REQUIRED TASK — Below are records to be output exactly, every one of them.

MATERIALS PROVIDED —
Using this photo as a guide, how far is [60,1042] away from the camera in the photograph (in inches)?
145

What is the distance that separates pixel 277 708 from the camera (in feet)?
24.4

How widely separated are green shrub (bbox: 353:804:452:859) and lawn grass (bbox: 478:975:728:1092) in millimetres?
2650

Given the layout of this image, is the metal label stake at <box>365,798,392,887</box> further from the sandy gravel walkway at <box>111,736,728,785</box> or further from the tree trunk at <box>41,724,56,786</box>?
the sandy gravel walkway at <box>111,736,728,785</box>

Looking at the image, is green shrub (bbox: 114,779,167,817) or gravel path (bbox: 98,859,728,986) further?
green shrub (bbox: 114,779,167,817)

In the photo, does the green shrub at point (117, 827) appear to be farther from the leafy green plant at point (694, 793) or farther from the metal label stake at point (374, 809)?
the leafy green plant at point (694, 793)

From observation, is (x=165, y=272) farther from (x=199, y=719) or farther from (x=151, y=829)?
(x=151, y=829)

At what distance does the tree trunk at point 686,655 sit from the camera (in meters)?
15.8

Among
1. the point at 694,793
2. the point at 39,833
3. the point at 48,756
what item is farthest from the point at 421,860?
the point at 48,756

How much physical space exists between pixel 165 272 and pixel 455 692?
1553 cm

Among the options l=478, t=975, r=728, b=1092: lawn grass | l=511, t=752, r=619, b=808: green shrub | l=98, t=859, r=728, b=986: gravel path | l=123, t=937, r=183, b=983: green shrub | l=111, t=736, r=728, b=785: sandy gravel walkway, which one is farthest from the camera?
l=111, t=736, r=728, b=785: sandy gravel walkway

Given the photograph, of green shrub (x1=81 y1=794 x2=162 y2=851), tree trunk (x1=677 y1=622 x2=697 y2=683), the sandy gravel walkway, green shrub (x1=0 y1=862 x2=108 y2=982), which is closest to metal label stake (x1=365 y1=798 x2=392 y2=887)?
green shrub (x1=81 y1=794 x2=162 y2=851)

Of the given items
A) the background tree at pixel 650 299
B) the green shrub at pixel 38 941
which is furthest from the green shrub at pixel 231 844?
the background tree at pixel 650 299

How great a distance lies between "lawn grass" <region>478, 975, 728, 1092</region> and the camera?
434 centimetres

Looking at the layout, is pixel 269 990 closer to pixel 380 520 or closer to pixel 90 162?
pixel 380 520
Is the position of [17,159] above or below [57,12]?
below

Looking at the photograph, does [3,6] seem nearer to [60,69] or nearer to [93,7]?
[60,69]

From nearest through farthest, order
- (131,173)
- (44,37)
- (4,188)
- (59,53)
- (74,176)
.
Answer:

ANSWER —
Using this photo as a guide, how far is [60,1042] away from the camera in the photograph (in inches)?
145

What is the distance that separates pixel 277 708 from the camera (in feet)?
24.4

How widely separated are green shrub (bbox: 353:804:452:859) and lawn grass (bbox: 478:975:728:1092) in millimetres?
2650

Given the layout of this image, is the metal label stake at <box>365,798,392,887</box> further from the sandy gravel walkway at <box>111,736,728,785</box> or further from the tree trunk at <box>41,724,56,786</box>?
the sandy gravel walkway at <box>111,736,728,785</box>

Looking at the image, is green shrub (bbox: 114,779,167,817) or gravel path (bbox: 98,859,728,986) further?
green shrub (bbox: 114,779,167,817)

In the photo, does the green shrub at point (117, 827) appear to be farther from the leafy green plant at point (694, 793) or farther from the metal label stake at point (374, 809)?
the leafy green plant at point (694, 793)

From observation, is (x=165, y=272) farther from (x=199, y=719) or farther from (x=151, y=829)?
(x=151, y=829)

At what distance does the tree trunk at point 686,655 sit from the camera (in meters)?
15.8

Among
1. the point at 694,793
2. the point at 39,833
3. the point at 48,756
what item is farthest from the point at 421,860?
the point at 48,756

How much physical space exists between pixel 165 272 and pixel 455 692?
1553 cm

Among the options l=478, t=975, r=728, b=1092: lawn grass | l=511, t=752, r=619, b=808: green shrub | l=98, t=859, r=728, b=986: gravel path | l=123, t=937, r=183, b=983: green shrub | l=111, t=736, r=728, b=785: sandy gravel walkway, which one is farthest from the camera?
l=111, t=736, r=728, b=785: sandy gravel walkway

Given the photograph, of green shrub (x1=81 y1=794 x2=162 y2=851), tree trunk (x1=677 y1=622 x2=697 y2=683), the sandy gravel walkway, green shrub (x1=0 y1=862 x2=108 y2=982), which is closest to metal label stake (x1=365 y1=798 x2=392 y2=887)?
green shrub (x1=81 y1=794 x2=162 y2=851)

Of the given items
A) the background tree at pixel 650 299
B) the green shrub at pixel 38 941
which is furthest from the green shrub at pixel 231 844?
the background tree at pixel 650 299

How great a distance lies between "lawn grass" <region>478, 975, 728, 1092</region> and the camera?
434 centimetres

Looking at the layout, is pixel 269 990 closer to pixel 380 520 or closer to pixel 90 162?
pixel 380 520
Is the position of [17,159] above or below [57,12]?
below

Looking at the photograph, does [3,6] seem nearer to [60,69] or nearer to [93,7]?
[60,69]

From nearest through farthest, order
- (131,173)
- (44,37)
- (4,188)
- (59,53)
- (74,176)
.
Answer:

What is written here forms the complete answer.